Copyright © 2016 Noor Ul Ain Qureshi et al. This is an open access article distributed under the Creative Commons Attribution License, which permits unrestricted use, distribution, and reproduction in any medium, provided the original work is properly cited.

Abstract

Gastric and duodenal pseudomelanosis is a rare endoscopic mucosal finding, characterized by the accumulation of iron in macrophages of the lamina propria of the stomach and duodenum. The clinical significance and long term sequelae have not been clarified yet. However, this benign condition is associated with a variety of clinical conditions, such as essential hypertension, chronic renal failure, diabetes mellitus, long term intake of iron supplements, and furosemide. Duodenal pseudomelanosis appears to be more common than gastric pseudomelanosis given the fact that a few cases of gastric pseudomelanosis have been reported in the literature so far. We report a case of 88-year-old lady with ESRD who is maintained on hemodialysis and presented with abdominal pain. An upper GI endoscopy showed discoloration of the antrum of the stomach and most portion of her duodenum. Histopathology report confirmed the presence of iron laden macrophages in the lamina propria of both stomach and duodenum.

1. Introduction

Gastric and duodenal pseudomelanosis (GDP) is a benign and infrequent condition of uncertain clinical significance and it is associated with a variety of clinical conditions and intake of several medications [1, 2]. The condition was first described in 1976 by Bisordi and Kleinman [3]. Diagnosis of GDP is based on an endoscopic finding of the stomach and duodenum, which shows dark pigmentation of the stomach and duodenal mucosa because of deposition of pigment in lamina propria macrophages. Although the pigment was mostly found to consist of ferrous sulfate, small amounts of other elements were also found [4]. The majority of diagnosed patients belong to the adult population with female predominance [1], but a case of duodenal pseudomelanosis without gastric pseudomelanosis in adolescence male has also been published in the literature [5]. Long term prognosis and sequelae of this condition is yet to be determined.

2. Case Report

This 88-year-old lady with ESRD on hemodialysis, anemia, GERD, hyperlipidemia, COPD, and CHD was admitted to our hospital with complaints of abdominal pain, odynophagia, and vomiting for 4 days. Pain was diffused and dull in nature with no radiation. Vomitus was nonbilious and nonbloody. She reported similar episodes over the last three months. She has been taking ferrous sulfate for her anemia, for the last one year. Previous endoscopy, which was done two years back, was unremarkable, although endoscopy, which was done three months back, showed discoloration of mucosa of duodenum without any discoloration of the stomach mucosa.
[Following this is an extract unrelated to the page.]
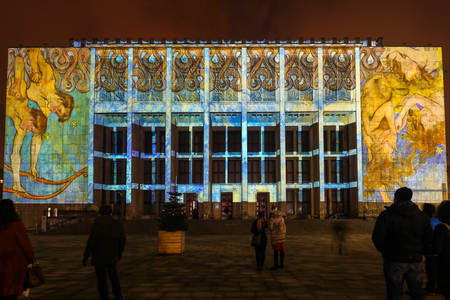 Cracow, Poland - February 3, 2018: Mapping on the facade of the National Museum inspired by the painting of Stanislaw Wyspianski. Krakow, Poland Editorial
Upper endoscopy at this time revealed scattered moderate mucosal abnormality characterized by discoloration of the antrum and part of her corpus of the stomach. No ulcers, erosions, or any other causes for bleeding were identified. Also patchy mild inflammation characterized by erosion, erythema, and friability was found on the lesser curvature of the stomach. A diffuse moderate mucosal abnormality of the duodenum characterized by discoloration was found in the entire duodenum extending to the fourth part (Figure 1). Histopathology report confirmed the presence of loose aggregates of macrophages containing a granular black pigment within the superficial lamina propria (Figures 2 and 3). Iron stain showed a portion of this pigmented material to be composed of iron. Helicobacter pylori organism was absent. Therefore, the diagnosis of gastric pseudomelanosis and duodenal pseudomelanosis was confirmed. The iron therapy was discontinued and subsequently patient did fairly well.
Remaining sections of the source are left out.